### SOURCE DOCUMENT:
▬▬▬
Too much of a good thing will often turn out to be a bad thing, harmful even. Take salt, for instance. Food without salt is tasteless and boring to eat. On the other hand, adding too much salt will turn good food into terrible food. The same thing happens in software development. Great software features enable users to be successful and accomplish their goals. Without any useful features, a software product is dead. But if a software product becomes hard to use because it has too many features, then it suffers from feature creep.
In this article we’ll explore how to identify and avoid feature creep so it doesn’t surprise and overwhelm your development team.
Article first appeared on Plutora blog.
What Is a Software Feature?
We create software to solve real problems. Conversely, we solve real problems by using the features of our software. When our software allows users to complete a concrete task for their business, it’s providing a feature. In other words, anything our software does is considered a feature. And the totality of features in our product makes up its feature set. But if our software doesn’t have any features, well… that means it doesn’t do anything useful and probably shouldn’t exist.
▬▬▬
### INFORMATION SUPPLIED:
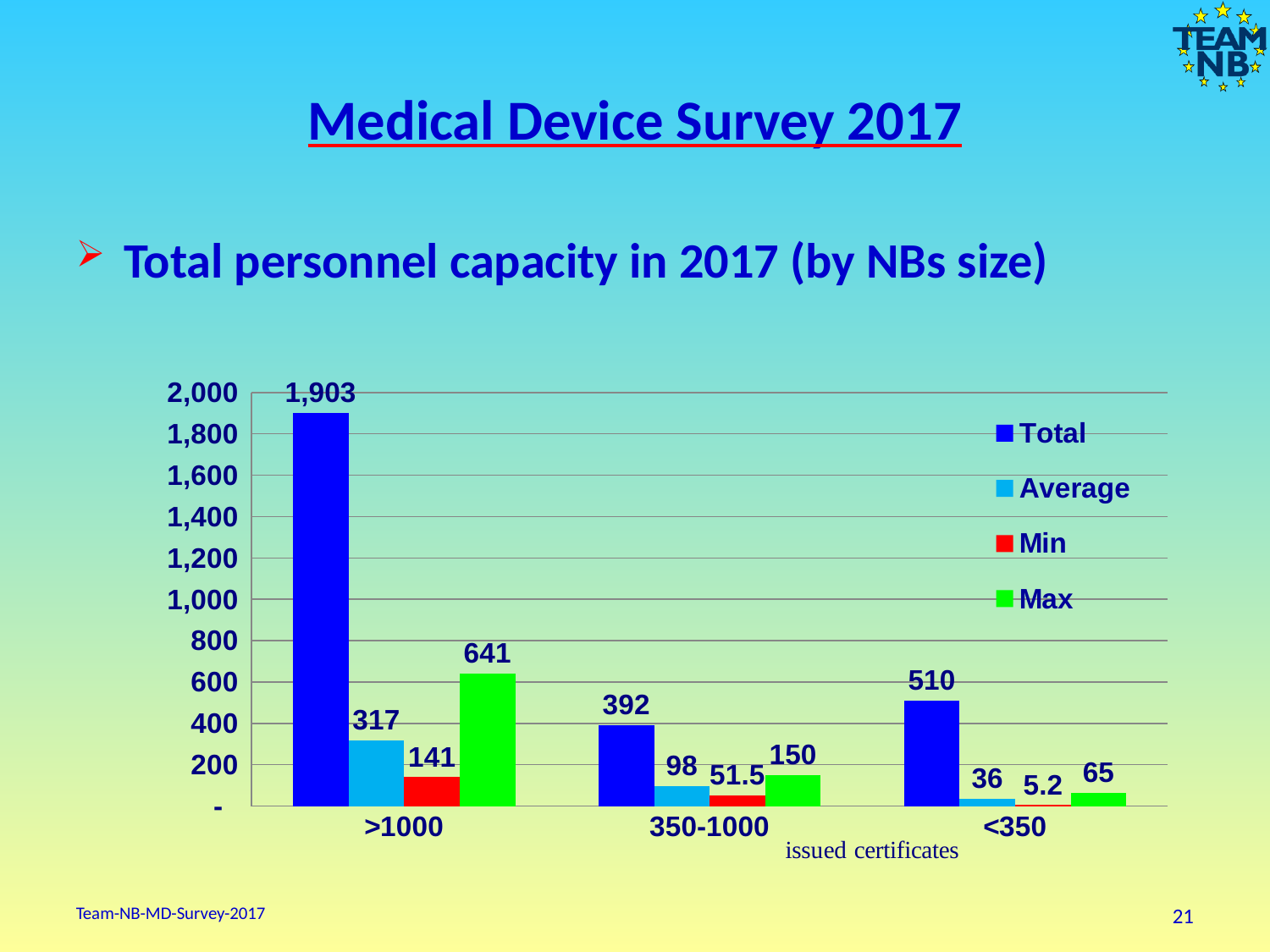
Which is larger, the Total for 350-1000 or the Total for <350? <350 What is the Average value for the 350-1000 category? 98 Is the Max value for 350-1000 greater or less than 200? less What is the Min value for the <350 category? 5.2 Which category has the highest Total value? >1000 How many categories are shown on the x axis? 3 What kind of chart is shown on the slide? Bar chart Which category has the lowest Max value? <350 What is the Max value for the >1000 category? 641 What is the Total personnel capacity for NBs with >1000 issued certificates? 1,903 What is the difference between the Total values for >1000 and 350-1000? 1,511 How many series does the legend list? 4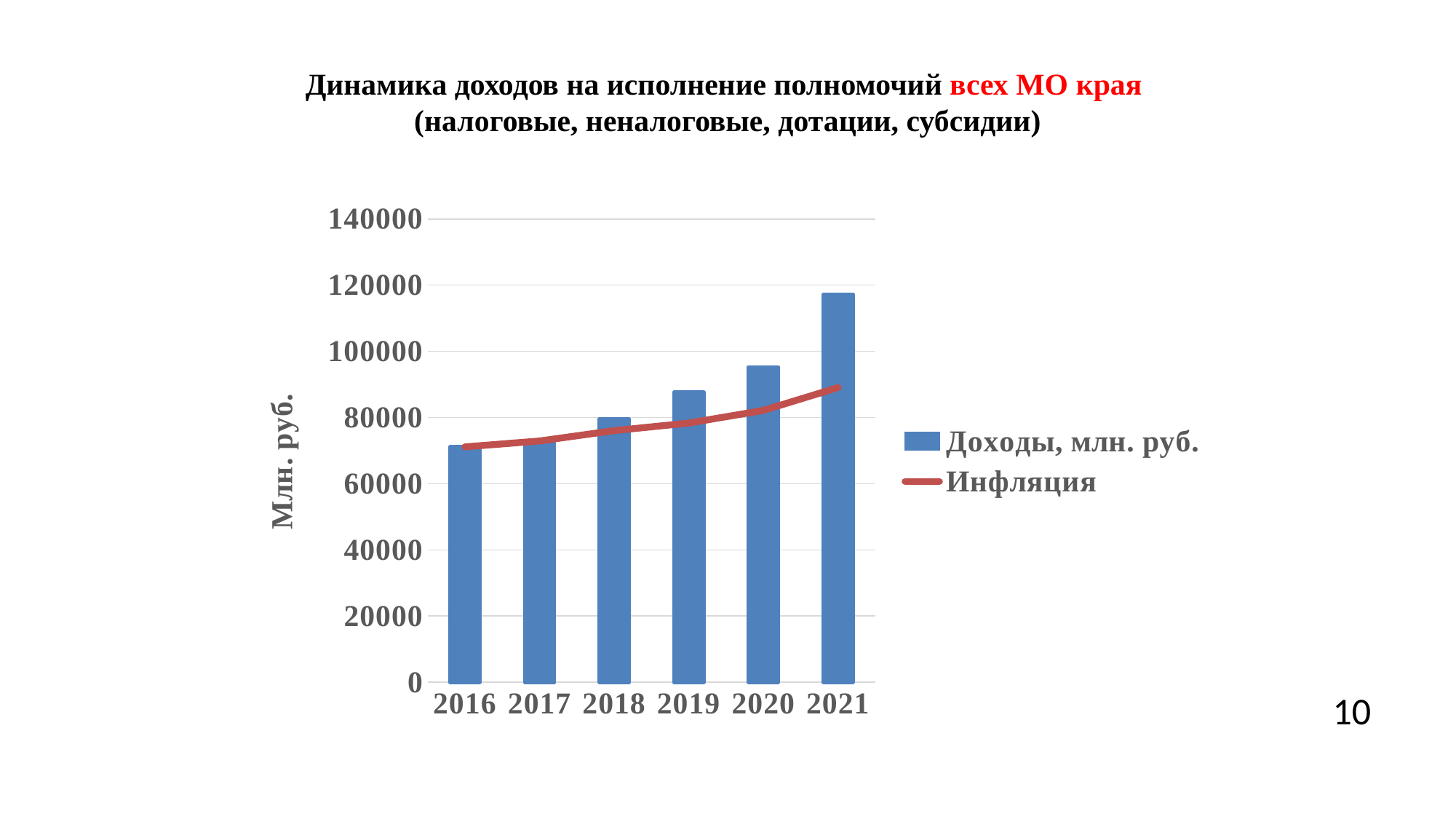
Do the values for Доходы, млн. руб. rise or fall from 2016 to 2021? Rise Is the value for Доходы, млн. руб. in 2021 greater or less than 100000? greater Which is larger, the value for Доходы, млн. руб. in 2020 or in 2021? 2021 What kind of chart is shown on the slide? A bar chart with a line What colour is the Инфляция line in the chart? Red What is the label of the vertical axis? Млн. руб. Is the value for Доходы, млн. руб. in 2016 greater or less than 60000? greater How many series does the legend list? 2 Is the value for Доходы, млн. руб. in 2020 greater or less than 100000? less Which year has the highest value for Доходы, млн. руб.? 2021 How many years are shown on the x axis of the chart? 6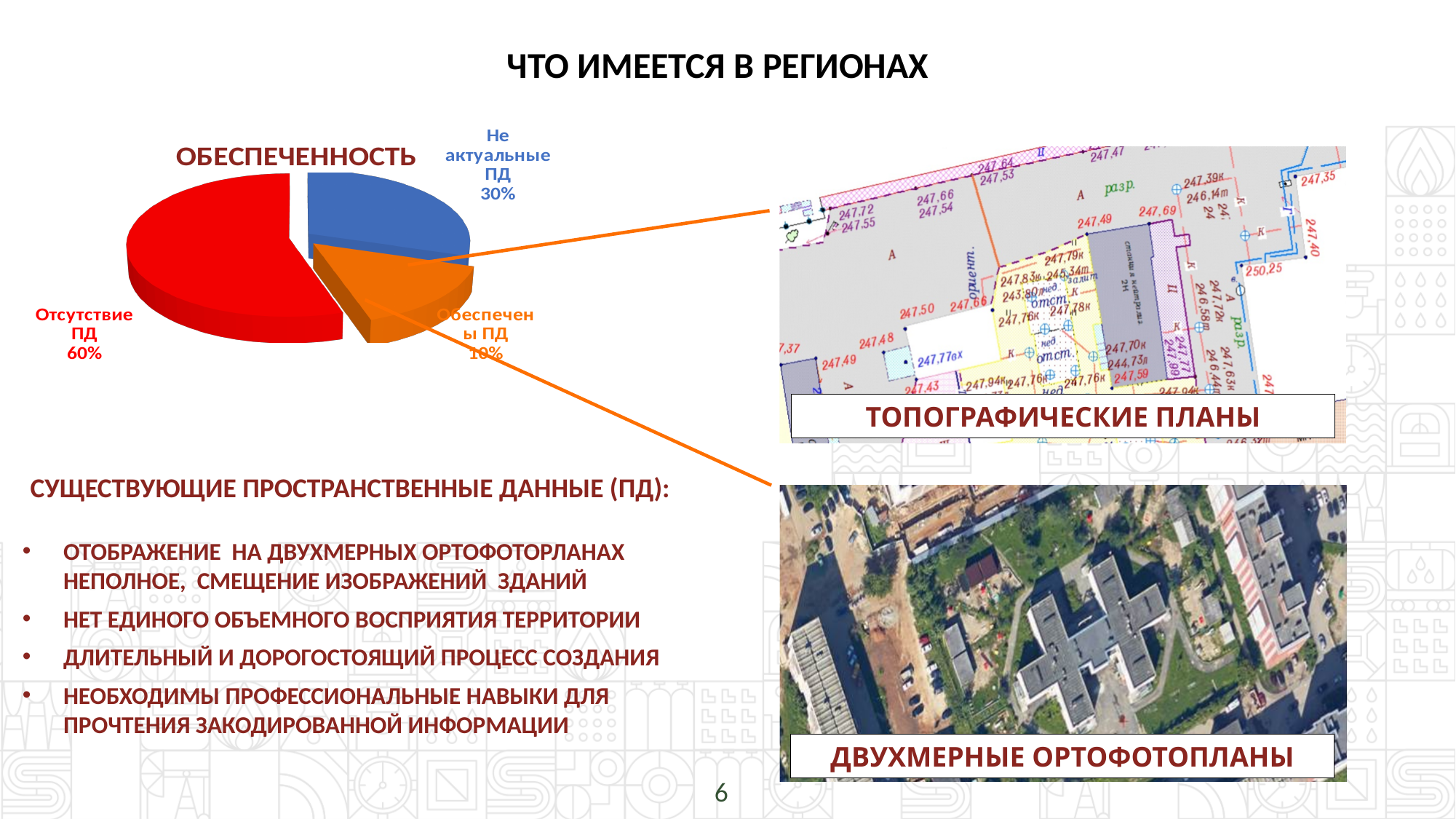
What is the difference in percentage points between "Отсутствие ПД" and "Не актуальные ПД"? 30 What share of the pie does "Обеспечены ПД" have? 10% How many slices does the pie chart have? 3 What colour is the "Отсутствие ПД" slice of the pie chart? Red Which slice of the pie chart is the largest? Отсутствие ПД What is the title of the pie chart? ОБЕСПЕЧЕННОСТЬ What share of the pie does "Отсутствие ПД" have? 60% Which slice of the pie chart is the smallest? Обеспечены ПД What kind of chart is shown on the slide? Pie chart What share of the pie does "Не актуальные ПД" have? 30% Which is larger: the share for "Не актуальные ПД" or the share for "Обеспечены ПД"? Не актуальные ПД What is the combined share of "Не актуальные ПД" and "Обеспечены ПД"? 40%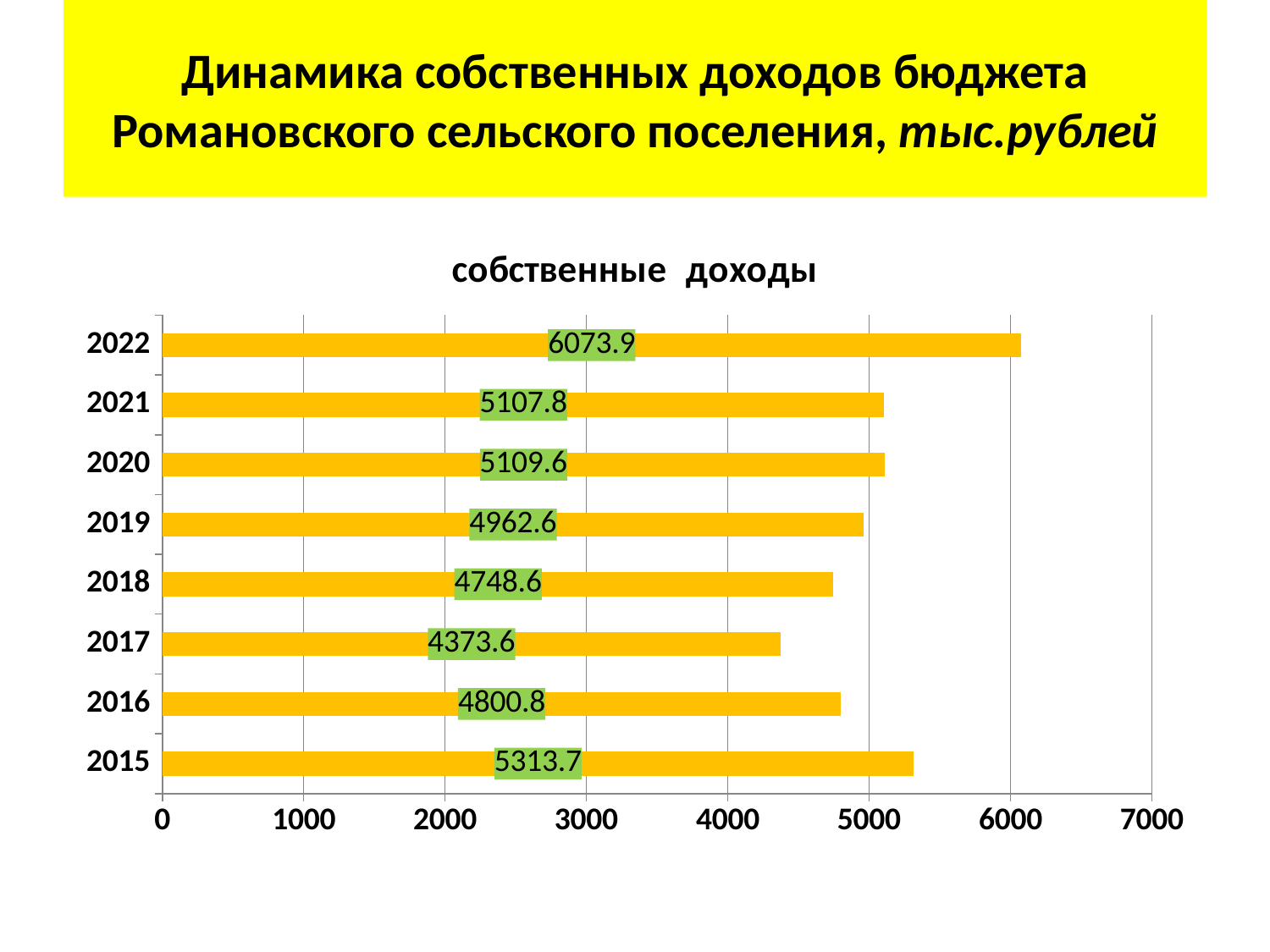
Which is larger, the value for 2015 or the value for 2019? 2015 What is the value for 2017? 4373.6 What is the difference between the values for 2022 and 2021? 966.1 Is the value for 2017 greater or less than 5000? less What is the value for 2019? 4962.6 Which year has the highest value? 2022 How many years are shown in the chart? 8 What kind of chart is shown on the slide? bar chart What is the value for 2015? 5313.7 What is the value for 2022? 6073.9 Which year has the lowest value? 2017 What is the difference between the values for 2015 and 2016? 512.9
▬▬▬
### CHECK YOUR UNDERSTANDING:
a – Using the article on feature creep, decide whether each statement agrees with it: (i) food with no salt is tasteless, (ii) a software product without any useful features is dead, (iii) only tasks requested by business users count as features. Answer yes or no for each, quoting the words from the article that settle it.
b – According to the article on feature creep, where did it first appear?
c – Continue the article on feature creep from where it stops.
The listing comes from a different source than the article on feature creep.

### RESULTS OF THE EXERCISE:
a –
(i) Yes: "Food without salt is tasteless and boring to eat."
(ii) Yes: "Without any useful features, a software product is dead."
(iii) No: "anything our software does is considered a feature."

b – It first appeared on the Plutora blog.

c –
Any software product is defined by its feature set. Take Microsoft Word. One of its main features enables users to type and print a business letter. Other features allow you to choose different fonts and insert headers and footers. All of these features make up Word’s feature set. You get the point. If you have features, then you may have a product; but if you don’t have features, then you really don’t have a product.
What Is Feature Creep?
Now that we know what a software feature is, let’s take a look at how a software product evolves. Software begins small, which means it starts out with a small feature set—usually a main idea that gets implemented as the initial feature set. The first version of a software product helps a specific group of users accomplish one or maybe a few tasks. It solves a specific problem well. If this product has success and its users like using it, they’ll probably request new features that would help them even more.
At first these improvements make sense because they represent refinements of the main idea or feature set. So you keep implementing them into your software product. However, as the product matures, there comes a point when some features make sense for only a limited group of users. Not only that, but some initial features may no longer make sense at all. However, you keep adding new features quickly in order to keep up with pressure from your users and your competition. And since adding new code is generally easier to do than refactoring and rethinking existing code, these new features continue to pile up on top of the existing ones. Pretty soon your product has become hard to configure and navigate, and all of a sudden you’re hearing that dreaded feedback: “It’s hard to use.”
When you get to this point, your product has already been suffering from feature creep.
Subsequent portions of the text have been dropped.